▼
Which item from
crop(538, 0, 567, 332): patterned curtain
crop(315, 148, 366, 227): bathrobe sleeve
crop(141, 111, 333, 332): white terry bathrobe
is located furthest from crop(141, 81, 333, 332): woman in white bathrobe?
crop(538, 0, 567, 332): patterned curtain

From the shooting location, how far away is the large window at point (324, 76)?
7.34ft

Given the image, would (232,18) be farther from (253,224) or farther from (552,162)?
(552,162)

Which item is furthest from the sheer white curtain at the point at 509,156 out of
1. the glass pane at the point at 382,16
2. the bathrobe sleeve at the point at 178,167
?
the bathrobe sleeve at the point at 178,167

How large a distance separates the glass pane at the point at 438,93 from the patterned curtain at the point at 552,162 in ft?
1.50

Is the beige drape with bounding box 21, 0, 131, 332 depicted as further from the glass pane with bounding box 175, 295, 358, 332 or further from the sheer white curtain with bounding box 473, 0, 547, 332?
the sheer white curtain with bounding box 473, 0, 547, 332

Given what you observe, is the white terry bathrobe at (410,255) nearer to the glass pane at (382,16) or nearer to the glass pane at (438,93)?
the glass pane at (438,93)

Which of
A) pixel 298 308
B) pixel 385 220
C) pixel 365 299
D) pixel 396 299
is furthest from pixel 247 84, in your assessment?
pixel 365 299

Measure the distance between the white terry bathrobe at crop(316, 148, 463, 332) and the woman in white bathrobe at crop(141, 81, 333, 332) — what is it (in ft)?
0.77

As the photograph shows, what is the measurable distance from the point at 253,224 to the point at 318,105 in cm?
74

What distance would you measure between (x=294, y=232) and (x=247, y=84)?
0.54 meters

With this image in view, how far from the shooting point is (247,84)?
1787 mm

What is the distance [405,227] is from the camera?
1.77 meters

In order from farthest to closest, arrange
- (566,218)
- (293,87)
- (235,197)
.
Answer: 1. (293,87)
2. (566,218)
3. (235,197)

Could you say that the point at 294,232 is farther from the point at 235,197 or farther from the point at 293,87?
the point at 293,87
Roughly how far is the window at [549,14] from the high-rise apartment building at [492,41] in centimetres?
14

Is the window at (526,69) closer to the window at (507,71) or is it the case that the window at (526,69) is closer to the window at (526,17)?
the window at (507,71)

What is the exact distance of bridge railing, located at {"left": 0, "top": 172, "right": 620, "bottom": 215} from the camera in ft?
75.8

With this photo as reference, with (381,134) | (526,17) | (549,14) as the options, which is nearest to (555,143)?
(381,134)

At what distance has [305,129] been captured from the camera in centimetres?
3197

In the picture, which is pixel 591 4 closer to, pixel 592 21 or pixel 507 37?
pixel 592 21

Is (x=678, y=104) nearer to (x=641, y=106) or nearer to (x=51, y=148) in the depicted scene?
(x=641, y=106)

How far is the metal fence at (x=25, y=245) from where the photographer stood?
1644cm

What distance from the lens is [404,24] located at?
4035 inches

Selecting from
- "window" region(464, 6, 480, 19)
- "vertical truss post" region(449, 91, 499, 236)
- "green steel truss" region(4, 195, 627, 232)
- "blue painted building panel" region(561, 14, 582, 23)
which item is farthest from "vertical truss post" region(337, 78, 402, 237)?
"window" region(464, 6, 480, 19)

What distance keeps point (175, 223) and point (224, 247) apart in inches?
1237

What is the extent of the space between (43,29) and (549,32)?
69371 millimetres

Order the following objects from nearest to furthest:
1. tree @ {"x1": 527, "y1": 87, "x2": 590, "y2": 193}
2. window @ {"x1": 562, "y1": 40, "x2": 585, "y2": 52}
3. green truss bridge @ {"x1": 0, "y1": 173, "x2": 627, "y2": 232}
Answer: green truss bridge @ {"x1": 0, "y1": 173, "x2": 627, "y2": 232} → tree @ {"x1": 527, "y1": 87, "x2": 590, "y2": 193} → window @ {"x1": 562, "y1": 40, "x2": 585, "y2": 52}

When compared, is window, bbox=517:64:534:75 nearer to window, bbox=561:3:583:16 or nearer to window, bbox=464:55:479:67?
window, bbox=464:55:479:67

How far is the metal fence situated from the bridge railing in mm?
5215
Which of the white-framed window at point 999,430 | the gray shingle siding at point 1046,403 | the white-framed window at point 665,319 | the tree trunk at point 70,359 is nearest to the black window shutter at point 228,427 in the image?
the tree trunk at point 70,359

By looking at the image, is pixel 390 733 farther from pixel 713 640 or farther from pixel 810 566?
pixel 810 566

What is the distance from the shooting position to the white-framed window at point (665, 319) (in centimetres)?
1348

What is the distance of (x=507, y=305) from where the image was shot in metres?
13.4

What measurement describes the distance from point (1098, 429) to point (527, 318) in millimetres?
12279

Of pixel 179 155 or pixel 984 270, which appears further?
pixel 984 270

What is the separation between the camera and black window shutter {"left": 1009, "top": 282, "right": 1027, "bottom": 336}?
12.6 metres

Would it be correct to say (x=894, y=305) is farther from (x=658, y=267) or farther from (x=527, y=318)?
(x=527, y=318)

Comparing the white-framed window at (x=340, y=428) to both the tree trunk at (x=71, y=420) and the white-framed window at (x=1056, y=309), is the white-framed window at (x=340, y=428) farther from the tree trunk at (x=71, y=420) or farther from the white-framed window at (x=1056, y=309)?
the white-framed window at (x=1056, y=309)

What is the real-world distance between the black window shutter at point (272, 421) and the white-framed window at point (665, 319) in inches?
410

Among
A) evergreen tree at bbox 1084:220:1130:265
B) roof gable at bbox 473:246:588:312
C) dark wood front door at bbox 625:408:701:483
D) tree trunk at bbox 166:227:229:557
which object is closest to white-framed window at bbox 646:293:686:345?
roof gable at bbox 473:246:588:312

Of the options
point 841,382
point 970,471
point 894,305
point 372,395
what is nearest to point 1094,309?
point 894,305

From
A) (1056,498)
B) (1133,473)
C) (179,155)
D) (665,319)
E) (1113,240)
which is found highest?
▲
Write the complete data out, exactly as above.

- _Result of the exercise_
Which item from
crop(538, 0, 567, 332): patterned curtain
crop(315, 148, 366, 227): bathrobe sleeve
crop(141, 111, 333, 332): white terry bathrobe
is located furthest from crop(141, 81, 333, 332): woman in white bathrobe?
crop(538, 0, 567, 332): patterned curtain

From the shooting location, how far away is the large window at point (324, 76)?
7.34ft

Given the image, would (232,18) be farther from (253,224) or farther from (552,162)?
(552,162)

Which item is furthest from the sheer white curtain at the point at 509,156 out of
1. the glass pane at the point at 382,16
2. the bathrobe sleeve at the point at 178,167
?
the bathrobe sleeve at the point at 178,167

How large a distance separates the glass pane at the point at 438,93 from the patterned curtain at the point at 552,162 in ft?
1.50

Is the beige drape with bounding box 21, 0, 131, 332 depicted as further from the glass pane with bounding box 175, 295, 358, 332 or further from the sheer white curtain with bounding box 473, 0, 547, 332?
the sheer white curtain with bounding box 473, 0, 547, 332

Given what you observe, is the white terry bathrobe at (410,255) nearer to the glass pane at (382,16) or nearer to the glass pane at (438,93)?
the glass pane at (438,93)

Which of
A) pixel 298 308
B) pixel 385 220
C) pixel 365 299
D) pixel 396 299
is furthest from pixel 247 84, in your assessment?
pixel 365 299

Measure the distance between the white terry bathrobe at crop(316, 148, 463, 332) and the woman in white bathrobe at crop(141, 81, 333, 332) — what is it (in ft)?
0.77

As the photograph shows, what is the measurable distance from the point at 253,224 to the point at 318,105 in cm?
74

What distance would you measure between (x=294, y=232) and (x=247, y=84)?
0.54 meters

With this image in view, how far from the shooting point is (247,84)?
1787 mm

What is the distance [405,227] is from the camera?
1.77 meters

In order from farthest to closest, arrange
- (566,218)
- (293,87)
- (235,197)
.
Answer: 1. (293,87)
2. (566,218)
3. (235,197)

Could you say that the point at 294,232 is farther from the point at 235,197 or farther from the point at 293,87?
the point at 293,87
Roughly how far is the window at [549,14] from the high-rise apartment building at [492,41] in centimetres?
14

Is the window at (526,69) closer to the window at (507,71) or is it the case that the window at (526,69) is closer to the window at (526,17)?
the window at (507,71)

What is the exact distance of bridge railing, located at {"left": 0, "top": 172, "right": 620, "bottom": 215} from the camera in ft?
75.8

With this photo as reference, with (381,134) | (526,17) | (549,14) as the options, which is nearest to (555,143)?
(381,134)

At what distance has [305,129] been captured from the camera in centimetres?
3197

In the picture, which is pixel 591 4 closer to, pixel 592 21 or pixel 507 37?
pixel 592 21

Is (x=678, y=104) nearer to (x=641, y=106) or nearer to (x=51, y=148) in the depicted scene?
(x=641, y=106)

How far is the metal fence at (x=25, y=245) from where the photographer stood?
1644cm

What distance from the lens is [404,24] located at?
4035 inches

Selecting from
- "window" region(464, 6, 480, 19)
- "vertical truss post" region(449, 91, 499, 236)
- "green steel truss" region(4, 195, 627, 232)
- "blue painted building panel" region(561, 14, 582, 23)
which item is farthest from "vertical truss post" region(337, 78, 402, 237)?
"window" region(464, 6, 480, 19)

What distance keeps point (175, 223) and point (224, 247) apart in inches?
1237

What is the extent of the space between (43,29) and (549,32)?
69371 millimetres

Order the following objects from nearest to furthest:
1. tree @ {"x1": 527, "y1": 87, "x2": 590, "y2": 193}
2. window @ {"x1": 562, "y1": 40, "x2": 585, "y2": 52}
3. green truss bridge @ {"x1": 0, "y1": 173, "x2": 627, "y2": 232}
Answer: green truss bridge @ {"x1": 0, "y1": 173, "x2": 627, "y2": 232} → tree @ {"x1": 527, "y1": 87, "x2": 590, "y2": 193} → window @ {"x1": 562, "y1": 40, "x2": 585, "y2": 52}

When compared, is window, bbox=517:64:534:75 nearer to window, bbox=561:3:583:16 or nearer to window, bbox=464:55:479:67?
window, bbox=464:55:479:67

How far is the metal fence situated from the bridge railing in mm?
5215
Which of the white-framed window at point 999,430 | the gray shingle siding at point 1046,403 | the white-framed window at point 665,319 | the tree trunk at point 70,359 is nearest to the black window shutter at point 228,427 in the image?
the tree trunk at point 70,359

By looking at the image, is pixel 390 733 farther from pixel 713 640 or farther from pixel 810 566?
pixel 810 566

What is the distance from the shooting position to the white-framed window at point (665, 319) (in centimetres)?
1348

What is the distance of (x=507, y=305) from where the image was shot in metres?
13.4

What measurement describes the distance from point (1098, 429) to point (527, 318) in millimetres?
12279

Of pixel 179 155 or pixel 984 270, which appears further?
pixel 984 270

What is the separation between the camera and black window shutter {"left": 1009, "top": 282, "right": 1027, "bottom": 336}?
12.6 metres

Would it be correct to say (x=894, y=305) is farther from (x=658, y=267) or farther from (x=527, y=318)?
(x=527, y=318)

Comparing the white-framed window at (x=340, y=428) to both the tree trunk at (x=71, y=420) and the white-framed window at (x=1056, y=309), is the white-framed window at (x=340, y=428) farther from the tree trunk at (x=71, y=420) or farther from the white-framed window at (x=1056, y=309)?
the white-framed window at (x=1056, y=309)

What is the real-world distance between the black window shutter at point (272, 421) and the white-framed window at point (665, 319) in inches?
410

Among
A) evergreen tree at bbox 1084:220:1130:265
B) roof gable at bbox 473:246:588:312
C) dark wood front door at bbox 625:408:701:483
D) tree trunk at bbox 166:227:229:557
which object is closest to white-framed window at bbox 646:293:686:345?
roof gable at bbox 473:246:588:312

Of the options
point 841,382
point 970,471
point 894,305
point 372,395
what is nearest to point 1094,309?
point 894,305

From
A) (1056,498)
B) (1133,473)
C) (179,155)
D) (665,319)
E) (1113,240)
which is found highest?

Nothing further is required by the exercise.